Dopo la gara lunga, infatti, qualche pilota, tra cui Bagnaia ed Enea Bastianini, si è lamentato di aver fatto fatica a mandare in temperatura la gomma media. Qual è il motivo di queste difficoltà secondo te?
"E' un tema di cui si era già parlato dopo le due gare di Misano e se ne è parlato di nuovo anche a Mandalika. Si capisce che scaldare le gomme dipende dallo stile di guida del pilota, dal tipo di moto e dal bilanciamento, quindi puoi metterle in temperatura più o meno bene, anche se abbiamo notato che la tendenza è che ci vuole qualche giro in più. E questo è un segnale che ci fa dire che le moto sono sempre più sbilanciate sull'anteriore. Con così tanto carico sul davanti e poco sul posteriore bisogna trovare la tecnica giusta per scaldare le gomme, altrimenti si rischia sempre di metterci almeno un giro in più rispetto al passato".

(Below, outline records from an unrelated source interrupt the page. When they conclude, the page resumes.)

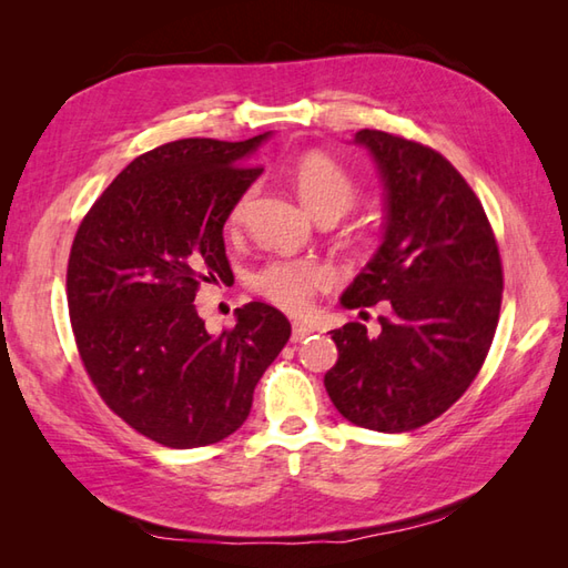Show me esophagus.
<instances>
[{
	"instance_id": "1",
	"label": "esophagus",
	"mask_w": 568,
	"mask_h": 568,
	"mask_svg": "<svg viewBox=\"0 0 568 568\" xmlns=\"http://www.w3.org/2000/svg\"><path fill=\"white\" fill-rule=\"evenodd\" d=\"M312 332H315V329H312L310 324H305V322H293V342H303L305 336H310Z\"/></svg>"
}]
</instances>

Ora ci si sposta in Giappone per l'ultimo atto della prima tripletta: cosa ci puoi dire del tracciato di Motegi?
"E' un circuito che conosciamo bene, visto che ormai è un appuntamento fisso del calendario. Inoltre, i costruttori giapponesi lo utilizzando anche per dei test privati, quindi abbiamo abbastanza dati. E' un circuito molto diverso da Mandalika, che offre un buon grip sia sul bagnato che sull'asciutto e che possiamo definire 'stop and go', con un susseguirsi di accelerazioni e di frenate violente".
Alla luce di questo, che scelte avete fatto per l'allocazione del Gran Premio del Giappone?
"Dopo aver utilizzato quelle da alte temperature a Mandalika, torniamo ad avere le carcasse standard, con tre soluzioni simmetriche all'anteriore e due asimmetriche al posteriore. Le mescole hanno lo stesso centraggio di quelle del 2023, ma sono quelle realizzate con la nuova tecnologia 2024. Quindi non ci sono delle novità particolarmente rilevanti".